Google Groups no longer supports new Usenet posts or subscriptions. Historical content remains viewable.
Dismiss

Getting info on hung process

1,224 views
Skip to first unread message

itclguy

unread,
Jan 21, 2010, 3:52:43 PM1/21/10
to
I have a situation where a process hangs intermittently on AIX 5.3.
There are 13 of these processes running concurrently and 1 or more
hang at random times throughout the day. Does anyone know of a way to
gather information about this process such as a memory dump -
basically anything that may provide information about what the process
is waiting on?

The suspicion is the process is waiting on a row lock in an Oracle 10g
server, but so far we have been unable to determine this. I did not
see anything in the `kill` man page that may force the process to
dump. The code is compiled with gcc but no debug. Any pointers would
be greatly appreciated.

Henry

unread,
Jan 21, 2010, 4:34:03 PM1/21/10
to

you could have a look at traffic with tcpdump, do some profiling with
tprof or look at procmon

itclguy

unread,
Jan 21, 2010, 5:03:59 PM1/21/10
to
On Jan 21, 3:34 pm, Henry <snogfest_hosebe...@yahoo.com> wrote:
>
> you could have a look at traffic with tcpdump, do some profiling with
> tprof or look at procmon

Cool - I'll look into those - thanks!

▸ Data lines:
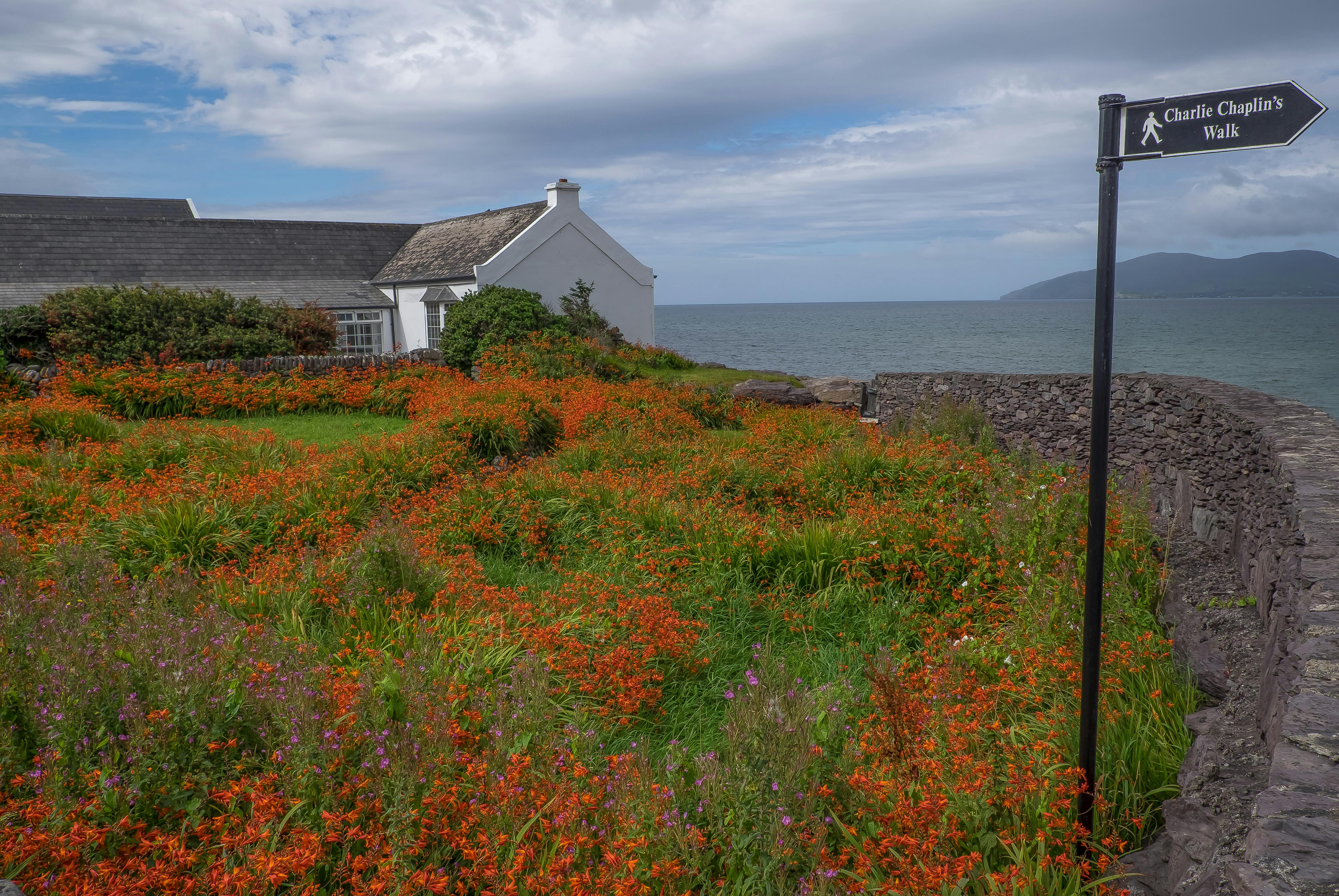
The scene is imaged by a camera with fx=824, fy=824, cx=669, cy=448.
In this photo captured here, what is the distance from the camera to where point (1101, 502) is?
322 centimetres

▸ To do:
[a] Could you substitute "HP-UX 11i" for "AIX 5.3" in the hung-process thread and write out everything from "Getting info on" down to "on AIX 5.3."?
[b] Can you resume the hung-process thread from the point where it stops?
Nothing in the listing is needed for this.

▸ Results of the tasks:
[a]
Getting info on hung process

1,224 views
Skip to first unread message

itclguy

unread,
Jan 21, 2010, 3:52:43 PM1/21/10
to
I have a situation where a process hangs intermittently on HP-UX 11i.

[b]
Joachim Gann

unread,
Jan 22, 2010, 12:58:57 AM1/22/10
to
On 21.01.2010 21:52, itclguy wrote:
> I have a situation where a process hangs intermittently on AIX 5.3.
> There are 13 of these processes running concurrently and 1 or more
> hang at random times throughout the day. Does anyone know of a way to
> gather information about this process such as a memory dump -
> basically anything that may provide information about what the process
> is waiting on?

if you are familiar with system calls, a "truss -fp <pid>" will tell you
what your process (and its freshly forked child processes) is doing

> The suspicion is the process is waiting on a row lock in an Oracle 10g
> server, but so far we have been unable to determine this. I did not
> see anything in the `kill` man page that may force the process to
> dump. The code is compiled with gcc but no debug. Any pointers would
> be greatly appreciated.

the default handlers for SIGQUIT or SIGIOT among others make a process
write a core dump. If your process does not catch these signals nor has
replaced the default signal handler, these commands should create the dump:
kill -QUIT <pid>
kill -IOT <pid>

you can analyze the coredump with dbx or gdb or hand it to the developer.

Joachim

Heinrich Mislik

unread,
Jan 22, 2010, 6:54:51 AM1/22/10
to
In article <141bb062-c6f2-4000...@22g2000yqr.googlegroups.com>, chadsm...@gmail.com says...

>The suspicion is the process is waiting on a row lock in an Oracle 10g
>server, but so far we have been unable to determine this.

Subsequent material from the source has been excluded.